On the microscopic level, toxins are neutralized. The enzymes involved in the neutralizing process function in two distinctive phases. Phase 1 of the process modifies toxic substances to facilitate the conjugation reactions these chemicals undergo during phase 2 detoxification.
Chemical compounds that are neutralized include drugs, pesticides, hormones, inflammatory chemicals, and toxins absorbed from the intestinal tract. Phase 1 detoxification generates more chemically active substances, which, in turn, require proper functioning of phase 2 detoxification to eliminate these metabolic intermediates.
Phase 1 Detoxification
In general, phase 1 detoxification arises from the function of a group of some 50-100 enzymes referred to as cytochrome P450. The healthy functioning of this pathway depends upon an individual's nutritional status, genetics, and level of exposure to chemical toxins. Thus, an individual's risks of developing disease states arising from insufficient detoxification varies greatly. Indeed, this can explain the great variability in patients' susceptibility to, and manifestation of, disease processes such as cancer from environmental pollutants such as smoking.
Clinical evaluation of a patient's risk entails a twofold consideration: (1) that of total toxin load and (2) that of his or her ability to process the exposure. Phase 1 detoxification become less active with aging. Complicating this decreased function is that blood flow through the liver also diminishes with age. Not surprisingly, there is an increased susceptibility to adverse drug reactions among older adults, whose detoxification capabilities have diminished.

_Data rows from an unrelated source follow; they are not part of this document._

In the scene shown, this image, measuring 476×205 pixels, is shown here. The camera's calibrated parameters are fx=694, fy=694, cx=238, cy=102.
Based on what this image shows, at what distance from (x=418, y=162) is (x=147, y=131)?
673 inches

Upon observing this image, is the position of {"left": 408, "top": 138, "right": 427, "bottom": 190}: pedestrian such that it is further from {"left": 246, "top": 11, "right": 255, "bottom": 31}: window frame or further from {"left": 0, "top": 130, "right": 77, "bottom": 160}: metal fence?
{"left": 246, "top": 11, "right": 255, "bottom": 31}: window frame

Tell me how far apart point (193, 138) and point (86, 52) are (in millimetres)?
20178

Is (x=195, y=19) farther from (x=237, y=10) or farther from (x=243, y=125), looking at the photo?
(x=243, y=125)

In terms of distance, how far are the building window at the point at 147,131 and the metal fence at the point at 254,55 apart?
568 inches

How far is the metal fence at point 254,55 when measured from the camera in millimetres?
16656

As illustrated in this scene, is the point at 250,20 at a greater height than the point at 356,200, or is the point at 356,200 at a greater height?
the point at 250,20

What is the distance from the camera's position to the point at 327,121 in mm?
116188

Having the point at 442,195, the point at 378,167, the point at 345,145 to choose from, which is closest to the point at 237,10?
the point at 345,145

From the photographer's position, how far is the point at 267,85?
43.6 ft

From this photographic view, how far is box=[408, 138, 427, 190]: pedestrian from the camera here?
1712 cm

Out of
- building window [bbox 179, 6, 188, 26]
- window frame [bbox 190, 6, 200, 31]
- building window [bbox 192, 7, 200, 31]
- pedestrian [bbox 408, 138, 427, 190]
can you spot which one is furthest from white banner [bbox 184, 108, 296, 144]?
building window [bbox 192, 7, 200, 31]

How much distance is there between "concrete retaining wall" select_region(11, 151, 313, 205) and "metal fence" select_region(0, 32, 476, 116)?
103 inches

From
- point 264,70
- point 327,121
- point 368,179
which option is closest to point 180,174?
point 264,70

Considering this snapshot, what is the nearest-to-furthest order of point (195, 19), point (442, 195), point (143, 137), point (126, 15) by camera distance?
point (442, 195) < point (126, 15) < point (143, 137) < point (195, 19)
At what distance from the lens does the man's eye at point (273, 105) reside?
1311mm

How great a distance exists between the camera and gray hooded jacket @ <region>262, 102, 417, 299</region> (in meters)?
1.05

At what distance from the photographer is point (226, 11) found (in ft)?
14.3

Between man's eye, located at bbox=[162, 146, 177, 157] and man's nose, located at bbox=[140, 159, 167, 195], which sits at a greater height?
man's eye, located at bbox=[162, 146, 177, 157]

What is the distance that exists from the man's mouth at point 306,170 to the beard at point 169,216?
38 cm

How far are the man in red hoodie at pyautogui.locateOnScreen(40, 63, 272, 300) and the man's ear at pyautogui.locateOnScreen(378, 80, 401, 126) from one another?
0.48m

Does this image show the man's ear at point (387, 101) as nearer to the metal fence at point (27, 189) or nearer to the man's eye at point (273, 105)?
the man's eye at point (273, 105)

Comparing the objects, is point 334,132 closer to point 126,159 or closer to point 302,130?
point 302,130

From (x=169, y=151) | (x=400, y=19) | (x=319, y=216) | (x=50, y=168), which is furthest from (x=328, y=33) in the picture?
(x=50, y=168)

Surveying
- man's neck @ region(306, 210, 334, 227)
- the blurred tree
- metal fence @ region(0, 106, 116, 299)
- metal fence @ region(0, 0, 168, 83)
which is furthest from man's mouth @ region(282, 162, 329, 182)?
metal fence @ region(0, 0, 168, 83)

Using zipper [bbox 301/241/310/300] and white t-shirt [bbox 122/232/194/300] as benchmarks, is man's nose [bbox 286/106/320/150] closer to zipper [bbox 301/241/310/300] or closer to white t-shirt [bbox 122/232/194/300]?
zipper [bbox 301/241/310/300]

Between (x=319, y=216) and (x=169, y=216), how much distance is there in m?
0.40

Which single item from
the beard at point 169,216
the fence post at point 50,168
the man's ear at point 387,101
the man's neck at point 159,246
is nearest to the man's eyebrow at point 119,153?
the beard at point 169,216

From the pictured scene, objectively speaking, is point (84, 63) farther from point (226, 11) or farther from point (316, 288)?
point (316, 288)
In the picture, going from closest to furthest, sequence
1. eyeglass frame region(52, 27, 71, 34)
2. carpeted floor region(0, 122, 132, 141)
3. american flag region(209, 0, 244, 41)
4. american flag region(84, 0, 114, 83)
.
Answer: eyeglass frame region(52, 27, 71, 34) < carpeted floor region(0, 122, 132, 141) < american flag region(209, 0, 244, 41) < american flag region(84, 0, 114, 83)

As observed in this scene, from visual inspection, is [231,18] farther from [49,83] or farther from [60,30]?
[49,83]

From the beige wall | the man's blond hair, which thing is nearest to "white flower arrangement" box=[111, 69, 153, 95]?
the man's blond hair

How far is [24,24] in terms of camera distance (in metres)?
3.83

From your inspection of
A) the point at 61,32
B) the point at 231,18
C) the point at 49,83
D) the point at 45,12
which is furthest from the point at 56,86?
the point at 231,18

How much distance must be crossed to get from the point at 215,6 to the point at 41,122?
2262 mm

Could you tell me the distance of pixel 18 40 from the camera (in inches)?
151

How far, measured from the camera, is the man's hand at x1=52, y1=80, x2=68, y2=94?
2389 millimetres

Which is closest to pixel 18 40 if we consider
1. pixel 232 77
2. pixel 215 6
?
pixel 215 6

Studies have shown a fivefold variability of phase 1 functioning among healthy individuals.3 In light of this range of activity, there is also a significant oscillating need for antioxidant protection, because each toxin that is processed via phase 1 detoxification generates a free radical that either requires quenching or neutralization by phase 2 conjugation. Thus, phase 1 and phase 2 processing must be kept in balance to prevent the accumulation of highly reactive intermediates and to minimize the requirement for antioxidants to protect against free radicals. Many drugs, foods, nutrients, and chemicals can cause phase 1 and phase 2 detoxification processes to become desynchronized. Factors that affect the efficiency of phase 1 and phase 2 detoxification processes are summarized in Table 1.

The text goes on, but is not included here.